As for Case, he says he'll rely on the same strategy he used to grow AOL—by asking the questions that lead to breakthrough ideas. Back then it was "Why is a modem a peripheral device when it should be the most essential part of a computer?" Now, he says, it's "Why isn't it just as easy to pick a doctor as it is to pick a restaurant with Zagat's?" Or, "If you can track your stock portfolio on the Internet, why can't you track your family's health-care finances just as easily?" Good questions. Now his team is trying to come up with answers that are even better.

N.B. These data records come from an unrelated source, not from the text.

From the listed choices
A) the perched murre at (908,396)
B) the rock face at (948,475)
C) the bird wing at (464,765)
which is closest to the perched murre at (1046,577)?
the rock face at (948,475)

In his office, Case reflects on the past several years. Are there things he would have done differently? "There have been some disappointments," he says. "I'm not going to get into what they are because I'm focused on the future, not the past. I'm not about woulda, coulda, shoulda." Is starting Revolution a way to vindicate himself? "Maybe it's me, but I don't feel I need any vindication," he says. "I feel proud of the 20 years [I spent] building AOL. [It became] the most important company on the Internet and helped usher in an era where interactivity is a part of daily life." What drove AOL, he says, is what's going to help clean up the health-care mess: consumer control. "The conventional wisdom in 1985 was that consumers were couch potatoes," he says. "But in my head I could see a world where interactivity was ubiquitous. Health care feels similar to me. I just believe that 20 years from now it'll be different." Case was right 20 years ago. And he's surely right that health care is going to change dramatically in the next two decades. And maybe, 20 years from now, he'll turn out to be the guy who harnessed disruptive change not once but twice. If so, I hope he doesn't buy my company again.